NSS leads call for national inquiry into school admissions
Posted: Tue, 19 Mar 2019
The National Secular Society has raised concerns about the impact of faith-based discrimination and segregation as it jointly coordinated a call for an inquiry into England's school admissions system.
A coalition of 40 politicians, experts, activists and educationalists have called on the education select committee to instigate a review in an open letter to The Observer.
The NSS and Comprehensive Future, which campaigns for inclusive schooling, coordinated the letter, which criticised the "increasingly complex and fragmented school admissions system".
Its signatories included Labour MP David Lammy, Layla Moran of the Liberal Democrats and Green MP Caroline Lucas.
The letter highlights recent initiatives which will increase faith-based selection to schools. In November the government committed funds to a new wave of voluntary aided (VA) faith schools, which can select all their pupils on the basis of their parents' religion.
The NSS is strongly opposing plans to open new VA schools.
The letter says an inquiry is "long overdue" and admissions arrangements should be "transparent, just and easily understandable to all families".
Stephen Evans, the NSS's chief executive, said: "Recent policy on school admissions has entrenched religious division and privilege in the school admissions system. As a result children are increasingly segregated by their parents' faith, while families who do not want to send their children to faith schools are left unable to find suitable school places.
"And the government's approval for a wave of new 100% selective faith schools threatens to make this worse.
"An inquiry would help to address the discrimination and unfairness that faith-based admissions have caused in the education system."
The letter's other signatories included: Kevin Courtney and Mary Bousted of the National Education Union; Professor Becky Francis, the director of the UCL Institute of Education; and activists Andrew Copson of Humanists UK and Rev Stephen Terry of the Accord Coalition for Inclusive Education.
Comprehensive Future's chair Dr. Nuala Burgess said the group had "found overwhelming support for a review of school admissions" and there had been "no proper review" of the admissions system "for years".
In a separate joint letter to members of the education select committee, the NSS wrote: "We would like to see an admissions system which allows children of all backgrounds an equal chance to succeed, is easily understandable by all parents, accountable to local communities and allows both schools and local authorities to plan for future school need in some of our most stretched and segregated areas."
The letter drew attention to the NSS's recent report, The choice delusion, which outlined the ways in which faith schools restrict primary school choice for many families in England.
The report found that almost three in ten families across England live in areas where most or all of the closest primary schools are faith schools. Almost 8,000 families who missed out on their first choice of a non-faith primary school in September 2018 were assigned to faith schools.
The open letter in full:
"When Theresa May came to power in 2017, she pledged to review our increasingly complex and fragmented school admissions system.

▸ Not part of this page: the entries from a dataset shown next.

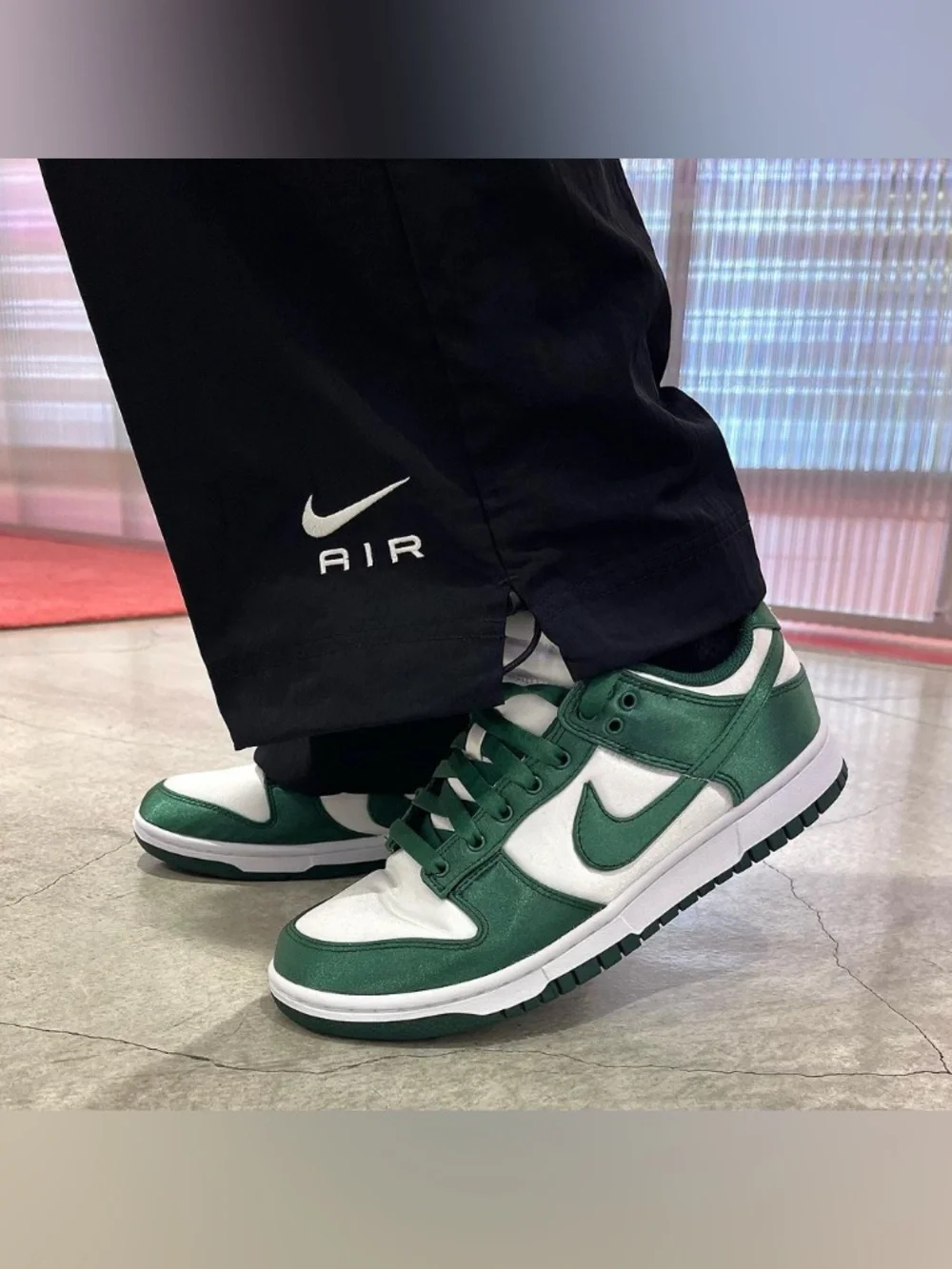 Nike Women's Dunk Low Satin Green, Size 6.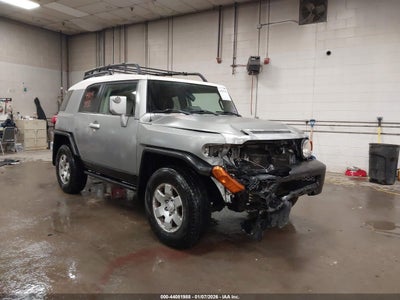 TOYOTA FJ CRUISER 2010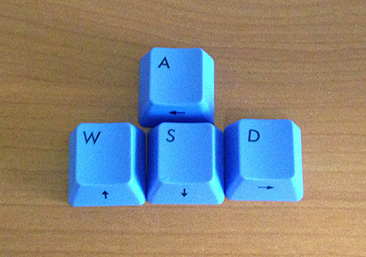 5_cherry_wasd_blue_8000.jpg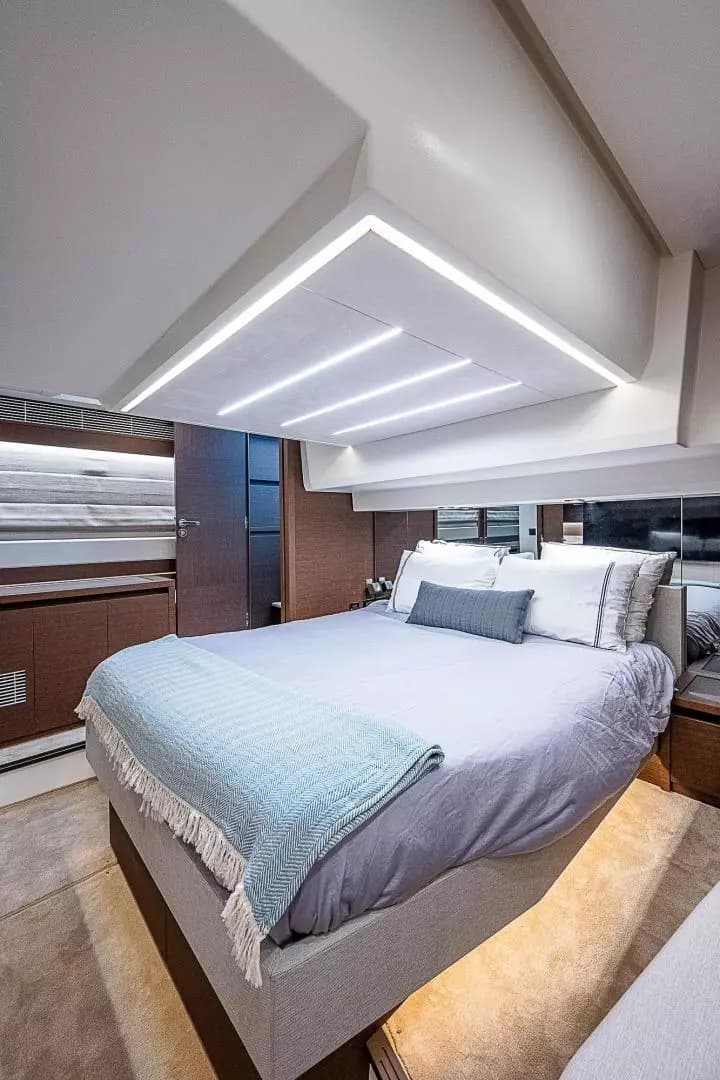 2022 Prestige 520 Fly - Image 29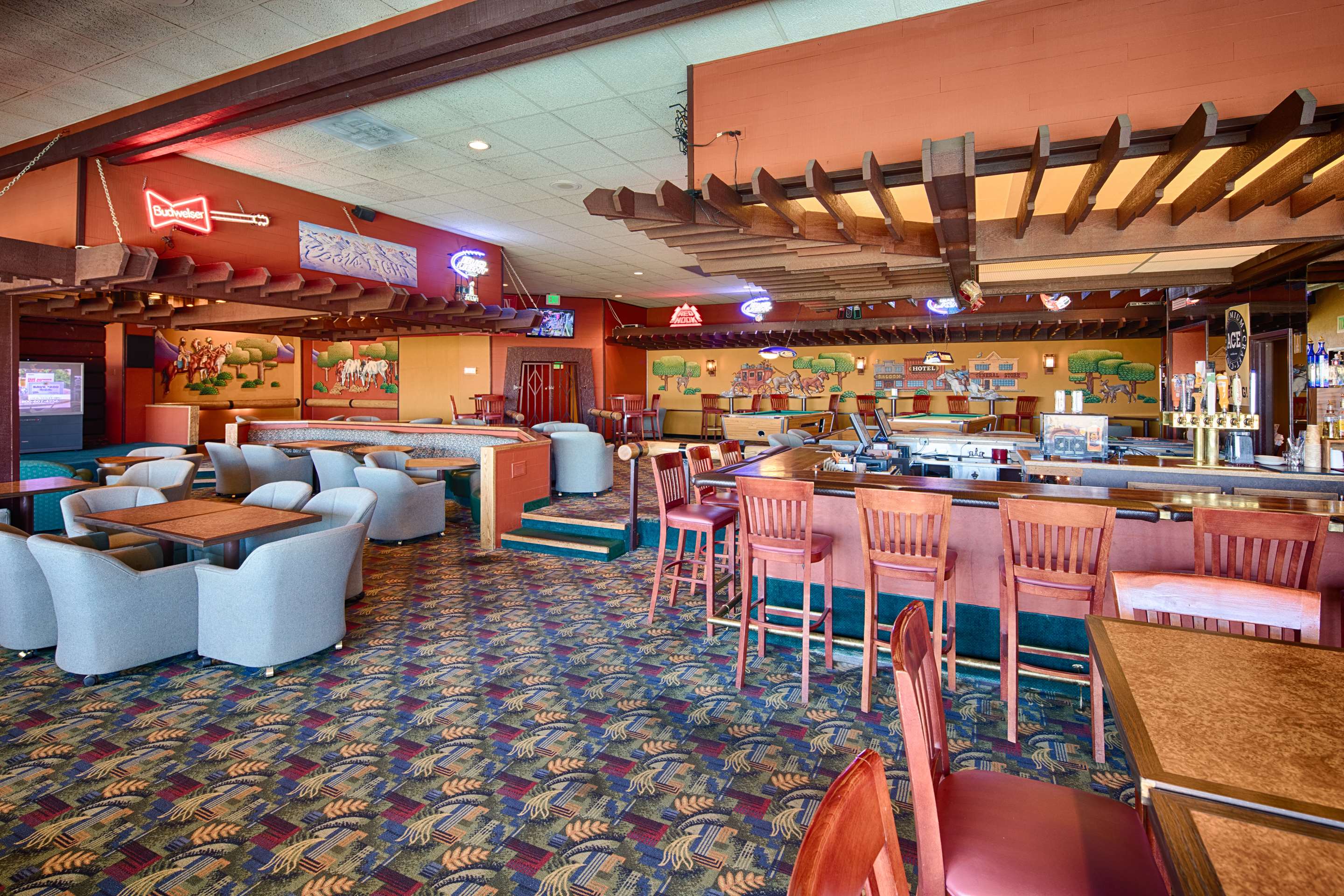 ORPEND Lounge | Red Lion Hotel Pendleton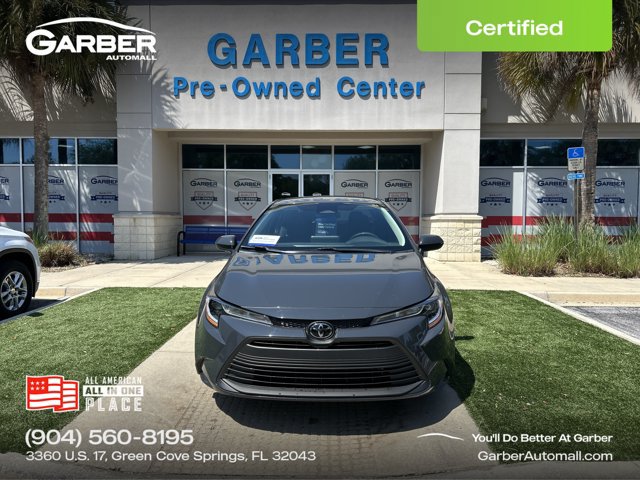 Used 2025 Toyota Corolla LE FWD image 1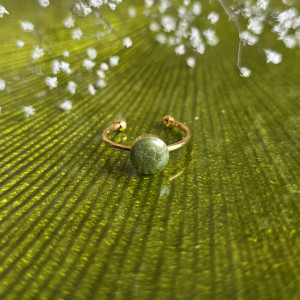 Złoty pierścionek regulowany zielony brokat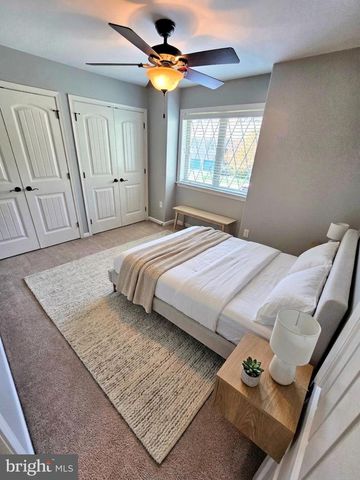 136 EAGLE DR, Ephrata, PA 17522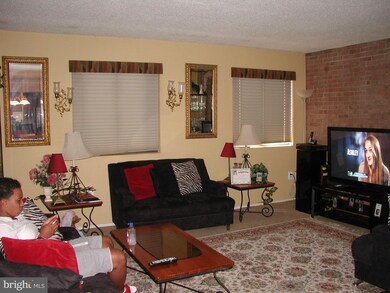 2139 Old Landing Way unit 14, Woodbridge, VA 22191 - photo 5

"Such an inquiry is long overdue, following significant changes to our school landscape over the last decade. Over 70% of secondary schools now act as their own admissions authority and local authorities have little say in how pupils are admitted to schools in their area. In addition, recent policy initiatives point the way to increasing numbers of pupils being selected for grammar and faith schools.
"School admissions lie at the very heart of our school system, and how fair such a system is perceived to be. Arrangements should be transparent, just, and easily understandable to all families.
"We therefore call upon the Education Select Committee, as a matter of urgency, to set up an inquiry into school admissions."